** Opening Quoted passage block **

Good Friday Morning!
It’s a weird time to be working in and around West Virginia. Transformation is everywhere, some good, some not. There is a lot of money out there looking at how to best use, reuse, or reclaim abandoned mines and “brownfield” industrial sites, whether through the ARC Power Grants, or the “Abandoned Mine Land Fund”. A cottage industry in trying to make the best of a terrible environmental legacy.
Right on the heels of that, I’m hearing about the legislature working to reduce the coal severance tax in West Virginia. The reason we have a severance tax is to try and put some funds into the common good from the extraction of these resources. In classic thought, that severance tax should be set high enough to account for any “bads” that come from the extraction as well - that it should help to cover environmental repair, long term health coverage for people impacted by the industry, and put funds into investments for the future after the industry is gone. Funny to look around and see all the bads, few investments, and now we are cutting severance. Maybe we should think about setting it up like Alaska - those folks get $2,000 a year from the state out of their severance revenues. At least then some of those funds would end up back in our local economy.

** Closing Quoted passage block **
** Opening Information block **

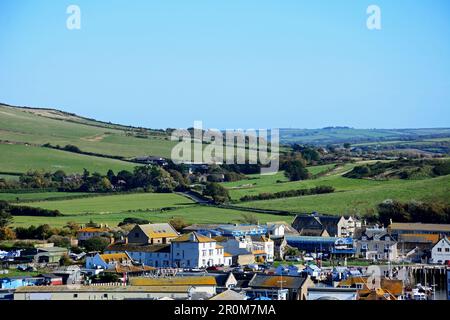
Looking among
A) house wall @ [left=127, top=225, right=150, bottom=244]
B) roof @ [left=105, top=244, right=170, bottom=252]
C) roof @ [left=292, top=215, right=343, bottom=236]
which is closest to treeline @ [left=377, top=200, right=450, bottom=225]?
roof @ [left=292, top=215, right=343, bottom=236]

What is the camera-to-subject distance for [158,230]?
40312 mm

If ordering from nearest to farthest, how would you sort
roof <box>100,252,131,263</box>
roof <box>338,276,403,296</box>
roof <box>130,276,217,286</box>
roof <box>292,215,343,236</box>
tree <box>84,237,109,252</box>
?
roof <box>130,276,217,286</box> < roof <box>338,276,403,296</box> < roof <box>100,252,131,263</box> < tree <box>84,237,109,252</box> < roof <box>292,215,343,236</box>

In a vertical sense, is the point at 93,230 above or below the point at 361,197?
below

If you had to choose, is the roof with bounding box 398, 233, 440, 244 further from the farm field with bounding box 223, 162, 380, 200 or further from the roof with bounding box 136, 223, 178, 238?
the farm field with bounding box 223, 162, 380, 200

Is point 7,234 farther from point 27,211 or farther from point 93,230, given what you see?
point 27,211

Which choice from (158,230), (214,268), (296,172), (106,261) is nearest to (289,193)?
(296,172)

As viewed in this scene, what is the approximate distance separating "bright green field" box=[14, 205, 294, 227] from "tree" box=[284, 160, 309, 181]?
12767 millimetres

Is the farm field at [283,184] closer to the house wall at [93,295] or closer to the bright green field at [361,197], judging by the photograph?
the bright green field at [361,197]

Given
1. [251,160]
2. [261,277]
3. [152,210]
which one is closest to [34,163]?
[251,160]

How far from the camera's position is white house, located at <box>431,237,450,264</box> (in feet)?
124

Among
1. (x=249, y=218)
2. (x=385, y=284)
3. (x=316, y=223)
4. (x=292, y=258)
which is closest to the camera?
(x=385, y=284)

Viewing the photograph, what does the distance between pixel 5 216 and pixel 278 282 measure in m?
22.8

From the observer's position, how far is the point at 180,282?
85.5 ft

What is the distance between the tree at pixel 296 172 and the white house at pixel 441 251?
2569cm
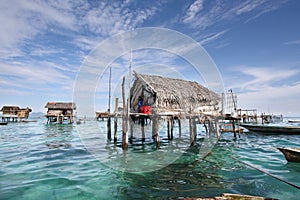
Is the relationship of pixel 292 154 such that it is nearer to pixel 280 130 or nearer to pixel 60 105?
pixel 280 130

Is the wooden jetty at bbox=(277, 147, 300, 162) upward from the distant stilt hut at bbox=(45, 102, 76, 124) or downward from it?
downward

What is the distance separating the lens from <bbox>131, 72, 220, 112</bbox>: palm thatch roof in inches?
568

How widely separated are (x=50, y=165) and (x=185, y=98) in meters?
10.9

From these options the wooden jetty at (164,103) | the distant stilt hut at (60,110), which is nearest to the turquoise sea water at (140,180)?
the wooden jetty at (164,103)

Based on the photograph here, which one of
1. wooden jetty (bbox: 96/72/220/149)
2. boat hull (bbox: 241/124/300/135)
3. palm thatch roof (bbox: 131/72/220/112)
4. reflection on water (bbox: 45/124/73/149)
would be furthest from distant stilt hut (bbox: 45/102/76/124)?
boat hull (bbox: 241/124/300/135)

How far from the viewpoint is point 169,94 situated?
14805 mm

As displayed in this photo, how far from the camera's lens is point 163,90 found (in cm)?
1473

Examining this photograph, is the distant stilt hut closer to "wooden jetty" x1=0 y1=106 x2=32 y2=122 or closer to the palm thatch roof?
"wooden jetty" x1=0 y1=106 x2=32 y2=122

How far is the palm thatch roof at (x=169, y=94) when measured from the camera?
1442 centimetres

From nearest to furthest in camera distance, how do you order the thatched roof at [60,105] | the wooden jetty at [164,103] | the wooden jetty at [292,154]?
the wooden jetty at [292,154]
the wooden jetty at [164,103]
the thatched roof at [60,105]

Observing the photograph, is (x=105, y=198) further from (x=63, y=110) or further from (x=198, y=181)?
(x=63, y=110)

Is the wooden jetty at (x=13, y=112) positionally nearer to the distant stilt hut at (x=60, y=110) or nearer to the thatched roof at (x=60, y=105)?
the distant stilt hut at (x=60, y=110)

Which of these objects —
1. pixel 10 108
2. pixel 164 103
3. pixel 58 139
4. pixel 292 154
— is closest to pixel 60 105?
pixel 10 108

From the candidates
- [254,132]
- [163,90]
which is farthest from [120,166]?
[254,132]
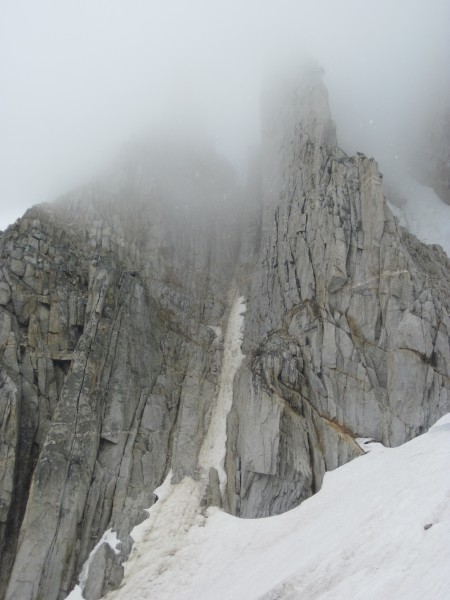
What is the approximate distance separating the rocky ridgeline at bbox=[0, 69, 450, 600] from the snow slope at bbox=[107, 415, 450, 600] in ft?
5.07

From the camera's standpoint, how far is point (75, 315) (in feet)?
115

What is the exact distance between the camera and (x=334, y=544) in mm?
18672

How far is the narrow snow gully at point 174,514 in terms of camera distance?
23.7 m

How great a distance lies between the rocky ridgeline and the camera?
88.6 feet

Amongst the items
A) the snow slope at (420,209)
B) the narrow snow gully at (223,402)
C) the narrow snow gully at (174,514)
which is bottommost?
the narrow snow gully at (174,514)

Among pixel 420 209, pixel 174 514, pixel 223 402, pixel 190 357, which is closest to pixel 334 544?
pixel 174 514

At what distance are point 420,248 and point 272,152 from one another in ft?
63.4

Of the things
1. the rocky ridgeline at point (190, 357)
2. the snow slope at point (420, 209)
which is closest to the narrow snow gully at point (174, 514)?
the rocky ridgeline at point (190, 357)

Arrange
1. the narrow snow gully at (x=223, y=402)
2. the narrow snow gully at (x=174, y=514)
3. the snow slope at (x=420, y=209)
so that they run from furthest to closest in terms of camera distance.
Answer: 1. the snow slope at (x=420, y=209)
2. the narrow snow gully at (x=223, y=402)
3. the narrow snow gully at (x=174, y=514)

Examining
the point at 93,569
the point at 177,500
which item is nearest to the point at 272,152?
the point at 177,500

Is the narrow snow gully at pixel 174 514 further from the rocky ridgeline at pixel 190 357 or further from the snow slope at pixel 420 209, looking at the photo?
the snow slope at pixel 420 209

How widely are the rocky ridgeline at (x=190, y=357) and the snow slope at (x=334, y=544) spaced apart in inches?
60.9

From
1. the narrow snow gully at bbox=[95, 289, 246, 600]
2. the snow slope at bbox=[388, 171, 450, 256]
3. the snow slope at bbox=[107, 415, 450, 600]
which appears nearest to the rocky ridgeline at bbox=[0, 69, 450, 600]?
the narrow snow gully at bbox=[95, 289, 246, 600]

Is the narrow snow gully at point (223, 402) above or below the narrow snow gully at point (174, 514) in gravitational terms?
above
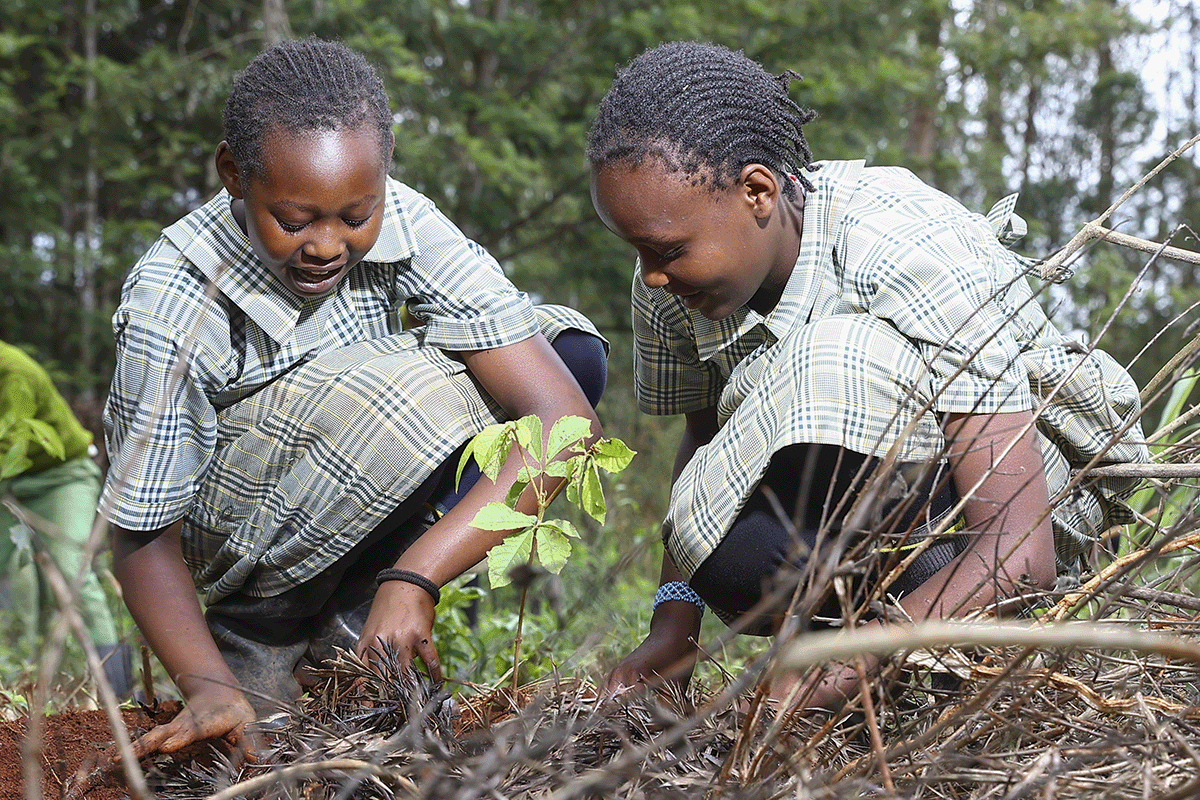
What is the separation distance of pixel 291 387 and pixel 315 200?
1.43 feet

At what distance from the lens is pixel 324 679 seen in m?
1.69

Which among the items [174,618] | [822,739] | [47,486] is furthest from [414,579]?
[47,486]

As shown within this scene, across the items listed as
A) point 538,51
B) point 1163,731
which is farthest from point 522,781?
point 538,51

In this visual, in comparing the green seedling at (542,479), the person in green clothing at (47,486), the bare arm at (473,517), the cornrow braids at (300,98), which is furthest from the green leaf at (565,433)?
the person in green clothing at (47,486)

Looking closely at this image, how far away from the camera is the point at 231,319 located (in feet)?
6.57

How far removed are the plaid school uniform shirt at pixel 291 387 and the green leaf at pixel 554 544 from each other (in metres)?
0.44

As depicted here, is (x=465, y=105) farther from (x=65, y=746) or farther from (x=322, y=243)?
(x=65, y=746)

** Closing Information block **

*Exercise:*
Answer these questions using the piece on West Virginia's coal severance tax.
1. Which two funding sources does it name for using, reusing, or reclaiming abandoned mines and brownfield sites?
2. What tax is the legislature working to reduce?
3. How much do people in Alaska get each year from the state's severance revenues?
The data plays no part here.

*Answer box:*
1. The ARC Power Grants and the Abandoned Mine Land Fund.
2. The coal severance tax in West Virginia.
3. $2,000 a year.